Júlio Pinheiro dispara contra imagem de bom gestor vendida por ACM Neto: “Saco vazio”
Dirigente acusou o adversário de inflar os méritos de suas duas gestões à frente da capital baiana para criar uma reputação técnica artificial

O ex-prefeito do município de Amargosa e pré-candidato a deputado estadual pelo PT, Júlio Pinheiro, subiu o tom contra o principal líder da oposição baiana, o ex-prefeito de Salvador ACM Neto (União Brasil), em declarações feitas nesta terça-feira (2).
O dirigente petista, que também acumula em seu currículo recente a passagem pelo governo federal como secretário Especial de Assuntos Federativos da Presidência da República, acusou o adversário de inflar os méritos de suas duas gestões à frente da capital baiana para criar uma reputação técnica artificial e esconder a ausência de uma plataforma programática viável para o desenvolvimento do interior do estado.

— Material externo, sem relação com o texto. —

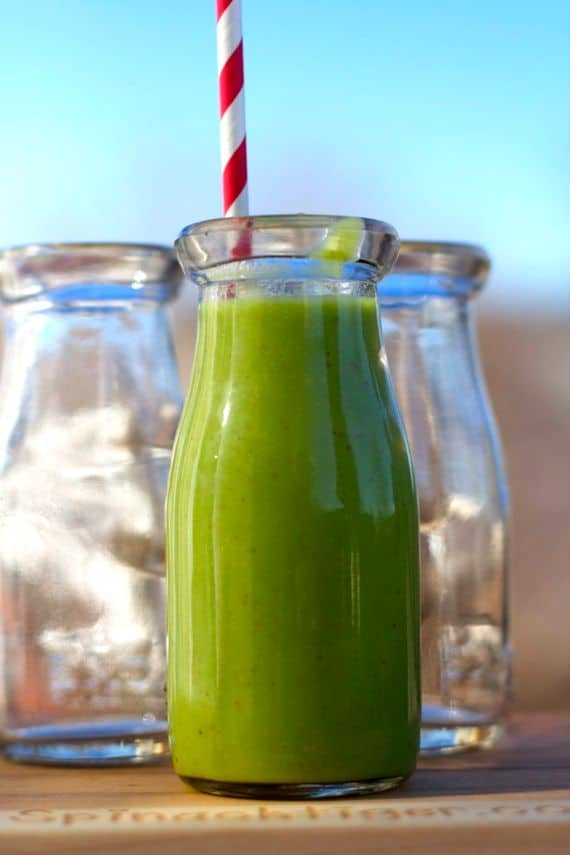 A glass bottle of green kombucha smoothie with a red and white straw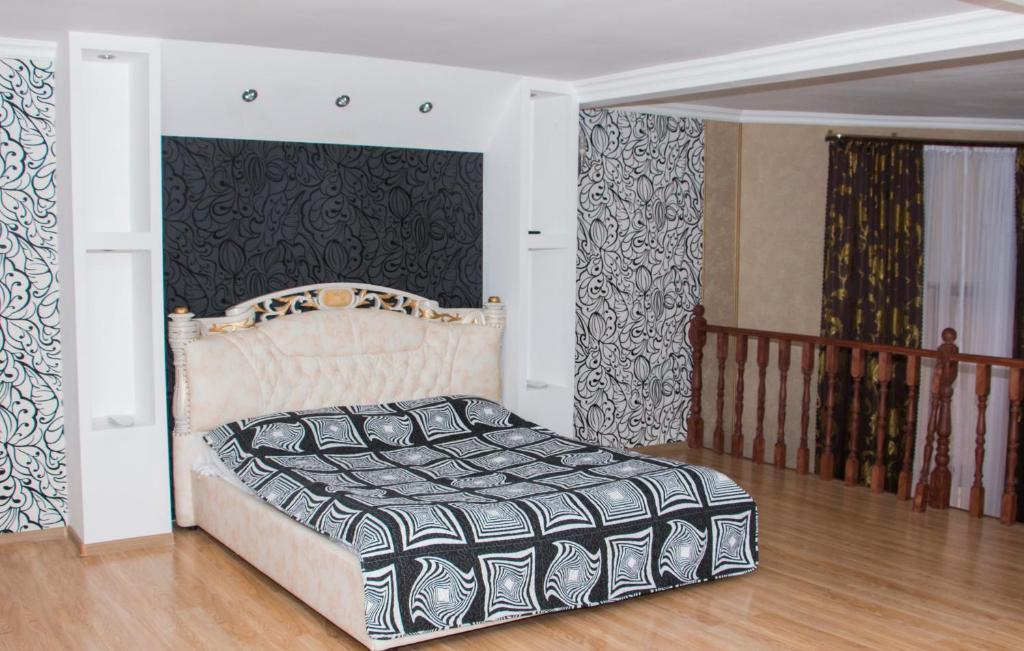 A bed or beds in a room at Lesnaya Skazka Hotel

“A imagem de bom gestor vendida por ACM Neto esbarra na falta de projeto para a Bahia. O ex-prefeito de Salvador tenta mostrar a capital como vitrine, mas as obras que transformaram Salvador foram investimentos dos governos do PT, de Jaques Wagner, de Rui Costa e Jerônimo Rodrigues”, disparou Júlio Pinheiro, ao desconstruir o discurso de eficiência administrativa utilizado pelo principal articulador do campo de oposição estadual.
Pinheiro criticou as frequentes agendas de Neto em outros estados da federação para, segundo ele, tentar importar fórmulas administrativas estrangeiras e incompatíveis com a complexa realidade geográfica e socioeconômica do território baiano.
A tese central defendida pelo articulador governista é a de que a infraestrutura urbana e os grandes eixos de mobilidade que modernizaram a capital nas últimas duas décadas não foram frutos exclusivos da prefeitura soteropolitana, mas sim de volumosos repasses do Tesouro Estadual.
Júlio Pinheiro pontuou que intervenções de alta complexidade na capital baiana contaram com a liderança e o financiamento direto das gestões consecutivas de Jaques Wagner, Rui Costa e do atual governador Jerônimo Rodrigues.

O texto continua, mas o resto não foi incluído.